Весеннее солнце так-то ласково греет, так-то ластится... Ефим глядит на него, из-под руки. Словесная баталия ему надоела и он не прочь пойти на мировую, но старуха, озабоченная валившимся из рук хозяйством, упрямится.
- Побойся бога, Ефим! – с упреком продолжает она. Соседи брешут, что изба-то наша упадет скоро, в землю вросли венцы-то... ажно по окна. Мол сносить надоть, избу-то. А то, придавит ишшо кого. На чем только держится...
Ефим тыркает ногой почерневшие нижние бревна, заваленные рыжей глиной. - Ниче, завалинку подсыплю. На наш век хватит, а чужого нам не надо!
Так что ль, Дашутка? И, из его глаз будто сыплется синяя, васильковая радость.
- Глянь, небушко-то как просветлело! Дожили мы с тобой до весны! Даст бог, ишшо годик протянем!
Старуха, приложив руку ко лбу, зарокидывает голову, жмуриться, глядя в высокое, промытое дождями, чистое небо.
- Вона, - продолжает старик, - и скворушка прилетел. Послухай, как заливается, подружку зовет.
- Дык энто прошлогодние явились, - соглашается старуха, прислушиваясь к веселому птичьему щебетанью. - Глянь, как ухаживат, так и скворчит, так и скворчит! - Вот, вот, - согласно кивает старик.
- А скворешник-то, развалился, Ефим! Делать надоть, скворешник-то.
Идут к ветхому, расшатанному верстачку в три доски. Старик достает рубанок, налаживает его. Старуха присаживается рядом на облезлый пень.

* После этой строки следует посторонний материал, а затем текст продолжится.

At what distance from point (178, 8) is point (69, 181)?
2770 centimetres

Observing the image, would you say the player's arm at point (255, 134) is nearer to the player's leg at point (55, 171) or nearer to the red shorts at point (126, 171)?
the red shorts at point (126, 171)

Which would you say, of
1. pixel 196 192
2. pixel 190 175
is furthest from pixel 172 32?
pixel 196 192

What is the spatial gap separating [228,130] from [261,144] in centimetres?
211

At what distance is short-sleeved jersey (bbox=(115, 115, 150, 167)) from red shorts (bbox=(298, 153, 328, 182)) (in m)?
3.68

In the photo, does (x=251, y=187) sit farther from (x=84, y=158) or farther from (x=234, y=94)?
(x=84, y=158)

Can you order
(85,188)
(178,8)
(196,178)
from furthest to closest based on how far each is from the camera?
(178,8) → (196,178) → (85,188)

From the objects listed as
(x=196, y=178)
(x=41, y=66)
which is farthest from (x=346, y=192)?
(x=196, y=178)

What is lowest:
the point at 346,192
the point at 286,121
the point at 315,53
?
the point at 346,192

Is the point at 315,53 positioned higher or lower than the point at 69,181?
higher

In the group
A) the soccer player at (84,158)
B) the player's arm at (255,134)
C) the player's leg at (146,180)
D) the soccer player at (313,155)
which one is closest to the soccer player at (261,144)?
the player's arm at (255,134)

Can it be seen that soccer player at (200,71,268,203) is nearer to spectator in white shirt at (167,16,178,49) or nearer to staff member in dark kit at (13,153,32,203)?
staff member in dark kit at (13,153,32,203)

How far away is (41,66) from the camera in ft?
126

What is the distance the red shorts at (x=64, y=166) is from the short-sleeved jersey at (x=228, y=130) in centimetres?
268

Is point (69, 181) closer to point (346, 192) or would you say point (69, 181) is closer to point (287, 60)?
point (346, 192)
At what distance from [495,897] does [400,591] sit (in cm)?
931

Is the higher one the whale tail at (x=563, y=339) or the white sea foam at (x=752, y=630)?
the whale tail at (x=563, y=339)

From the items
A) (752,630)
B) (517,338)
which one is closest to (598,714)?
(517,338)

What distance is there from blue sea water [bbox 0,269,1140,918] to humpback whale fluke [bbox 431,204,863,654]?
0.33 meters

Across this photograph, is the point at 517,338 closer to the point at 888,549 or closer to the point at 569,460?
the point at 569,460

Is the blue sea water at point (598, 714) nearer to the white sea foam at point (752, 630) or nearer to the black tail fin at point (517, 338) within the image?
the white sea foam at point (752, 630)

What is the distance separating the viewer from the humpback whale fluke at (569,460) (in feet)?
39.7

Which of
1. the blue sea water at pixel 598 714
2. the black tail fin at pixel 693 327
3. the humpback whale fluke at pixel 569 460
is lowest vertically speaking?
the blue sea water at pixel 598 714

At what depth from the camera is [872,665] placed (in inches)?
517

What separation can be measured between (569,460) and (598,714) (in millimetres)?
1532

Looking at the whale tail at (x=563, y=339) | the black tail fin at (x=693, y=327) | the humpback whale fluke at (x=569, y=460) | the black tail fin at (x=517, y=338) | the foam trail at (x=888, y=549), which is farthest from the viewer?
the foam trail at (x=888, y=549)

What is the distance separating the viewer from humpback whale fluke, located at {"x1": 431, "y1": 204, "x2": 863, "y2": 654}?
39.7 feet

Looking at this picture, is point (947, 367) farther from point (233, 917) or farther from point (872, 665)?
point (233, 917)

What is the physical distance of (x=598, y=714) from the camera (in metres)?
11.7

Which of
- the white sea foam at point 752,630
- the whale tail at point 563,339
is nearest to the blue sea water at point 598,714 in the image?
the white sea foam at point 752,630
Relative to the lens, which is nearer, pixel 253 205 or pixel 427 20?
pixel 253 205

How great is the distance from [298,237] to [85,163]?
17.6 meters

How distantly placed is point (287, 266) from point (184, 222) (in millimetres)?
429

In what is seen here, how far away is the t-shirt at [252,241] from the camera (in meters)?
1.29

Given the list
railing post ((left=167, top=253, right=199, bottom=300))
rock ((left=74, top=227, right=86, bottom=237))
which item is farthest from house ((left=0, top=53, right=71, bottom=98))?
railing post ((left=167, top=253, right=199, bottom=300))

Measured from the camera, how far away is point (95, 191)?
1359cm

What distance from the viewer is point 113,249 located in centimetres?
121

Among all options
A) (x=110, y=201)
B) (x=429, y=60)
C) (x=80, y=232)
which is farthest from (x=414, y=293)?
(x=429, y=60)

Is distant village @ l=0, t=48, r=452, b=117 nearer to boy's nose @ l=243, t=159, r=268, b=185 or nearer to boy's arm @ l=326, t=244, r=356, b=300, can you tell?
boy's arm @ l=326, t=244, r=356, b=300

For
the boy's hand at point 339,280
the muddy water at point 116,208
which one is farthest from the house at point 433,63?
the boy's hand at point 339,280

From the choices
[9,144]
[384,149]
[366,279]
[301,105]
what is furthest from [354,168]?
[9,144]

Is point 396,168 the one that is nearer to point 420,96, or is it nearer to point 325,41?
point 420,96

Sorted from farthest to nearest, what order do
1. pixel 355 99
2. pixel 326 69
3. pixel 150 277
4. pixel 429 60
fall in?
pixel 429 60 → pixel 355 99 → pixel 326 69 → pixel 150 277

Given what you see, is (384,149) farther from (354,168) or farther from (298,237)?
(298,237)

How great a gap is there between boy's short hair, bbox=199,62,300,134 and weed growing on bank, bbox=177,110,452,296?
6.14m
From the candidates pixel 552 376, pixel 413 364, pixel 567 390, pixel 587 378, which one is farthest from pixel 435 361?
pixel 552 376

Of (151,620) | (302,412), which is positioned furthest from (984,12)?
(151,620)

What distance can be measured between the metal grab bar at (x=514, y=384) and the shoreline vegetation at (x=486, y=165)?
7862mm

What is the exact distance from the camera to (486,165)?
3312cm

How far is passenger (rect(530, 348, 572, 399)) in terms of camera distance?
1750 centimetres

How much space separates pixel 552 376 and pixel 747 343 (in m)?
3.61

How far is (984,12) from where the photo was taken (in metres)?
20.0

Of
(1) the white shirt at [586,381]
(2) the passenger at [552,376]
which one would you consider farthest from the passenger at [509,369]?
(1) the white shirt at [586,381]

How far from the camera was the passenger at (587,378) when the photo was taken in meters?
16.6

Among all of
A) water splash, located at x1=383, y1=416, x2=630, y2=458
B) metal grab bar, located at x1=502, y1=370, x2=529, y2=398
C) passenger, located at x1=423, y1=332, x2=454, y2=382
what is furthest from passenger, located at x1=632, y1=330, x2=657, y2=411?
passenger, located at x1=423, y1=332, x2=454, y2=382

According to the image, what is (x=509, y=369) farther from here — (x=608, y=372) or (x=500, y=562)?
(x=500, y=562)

Вскоре из под рубанка на черную, весеннюю, еще не заросшую травой землю, летят, кудрявятся пахучие, желтые стружки.
Старуха улыбается беззубо: - А ты, ровно молодой, Ефимушка! Руки, так и ходют, так и ходют!
На другое утро сквозь пронизанные солнцем, пахучие ветки старого тополя виднеется новенький скворешник. Пара птиц в глянцевых, черных фраках деловито снуют в круглое отверстие.
На скамейке, под тополем сидит Ефим со старухой. - Вот я и говорю, продолжает он долгий, нескончаемый разговор, ловко кидая цигарку из одного угла рта в другой. - Живи на земле хушь тыщу лет! Мы с тобой, Дашутка, почитай, всю жисть прожили, а какой в энтой самой жизни смысл? Хто знает? В чем вся штука? Эт, понимать надо! А ты дверь, дверь…
Старуха виновато оправдывается. - Дык энто я так, Ефимушка. К слову пришлось.